### TASK
Edit the records from the line that has "Thinking about spatial" through the end of the records, putting "closer" in place of "nearer" and leaving everything else as it is.

(Raw records)
"""

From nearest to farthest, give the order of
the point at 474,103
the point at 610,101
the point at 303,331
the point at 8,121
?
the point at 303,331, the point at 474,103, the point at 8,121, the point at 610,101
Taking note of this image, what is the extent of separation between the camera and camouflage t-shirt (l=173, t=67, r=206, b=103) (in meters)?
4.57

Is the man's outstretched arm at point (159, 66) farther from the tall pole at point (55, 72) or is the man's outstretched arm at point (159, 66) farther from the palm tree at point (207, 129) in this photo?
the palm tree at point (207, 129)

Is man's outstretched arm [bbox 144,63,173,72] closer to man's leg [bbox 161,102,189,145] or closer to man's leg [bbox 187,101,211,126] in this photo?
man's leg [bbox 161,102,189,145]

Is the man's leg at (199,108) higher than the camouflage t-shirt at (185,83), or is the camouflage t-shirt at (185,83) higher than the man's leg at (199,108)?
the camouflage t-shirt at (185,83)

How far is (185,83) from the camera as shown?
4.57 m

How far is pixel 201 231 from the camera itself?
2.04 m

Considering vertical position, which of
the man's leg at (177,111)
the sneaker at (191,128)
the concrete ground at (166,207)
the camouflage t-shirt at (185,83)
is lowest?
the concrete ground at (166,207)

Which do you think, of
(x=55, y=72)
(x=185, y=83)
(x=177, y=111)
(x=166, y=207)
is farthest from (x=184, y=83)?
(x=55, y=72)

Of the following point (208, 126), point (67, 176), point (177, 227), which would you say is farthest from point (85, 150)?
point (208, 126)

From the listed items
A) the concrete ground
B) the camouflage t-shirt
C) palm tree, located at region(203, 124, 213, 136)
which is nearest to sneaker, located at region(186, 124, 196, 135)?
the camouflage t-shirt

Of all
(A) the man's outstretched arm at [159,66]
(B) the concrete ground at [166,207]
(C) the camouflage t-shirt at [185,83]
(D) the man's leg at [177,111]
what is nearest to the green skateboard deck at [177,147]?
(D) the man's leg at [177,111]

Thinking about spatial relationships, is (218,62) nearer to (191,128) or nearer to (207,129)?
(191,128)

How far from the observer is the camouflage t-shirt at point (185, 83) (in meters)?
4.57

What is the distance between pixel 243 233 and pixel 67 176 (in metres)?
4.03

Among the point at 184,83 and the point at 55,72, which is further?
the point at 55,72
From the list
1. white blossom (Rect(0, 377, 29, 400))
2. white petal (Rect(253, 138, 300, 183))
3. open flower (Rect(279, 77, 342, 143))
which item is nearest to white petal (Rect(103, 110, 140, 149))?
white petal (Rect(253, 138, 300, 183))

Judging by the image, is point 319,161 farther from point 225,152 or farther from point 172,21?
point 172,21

"""

### SOLVED PROBLEM
Thinking about spatial relationships, is (218,62) closer to (191,128) or closer to (207,129)?
(191,128)

How far from the observer is the camouflage t-shirt at point (185, 83) (in meters)?
4.57

What is the distance between pixel 243 233 and pixel 67 176 (in metres)?
4.03

Among the point at 184,83 and the point at 55,72, which is further?
the point at 55,72
From the list
1. white blossom (Rect(0, 377, 29, 400))
2. white petal (Rect(253, 138, 300, 183))
3. open flower (Rect(279, 77, 342, 143))
which item is nearest to white petal (Rect(103, 110, 140, 149))?
white petal (Rect(253, 138, 300, 183))

Judging by the image, is point 319,161 farther from point 225,152 or farther from point 172,21?
point 172,21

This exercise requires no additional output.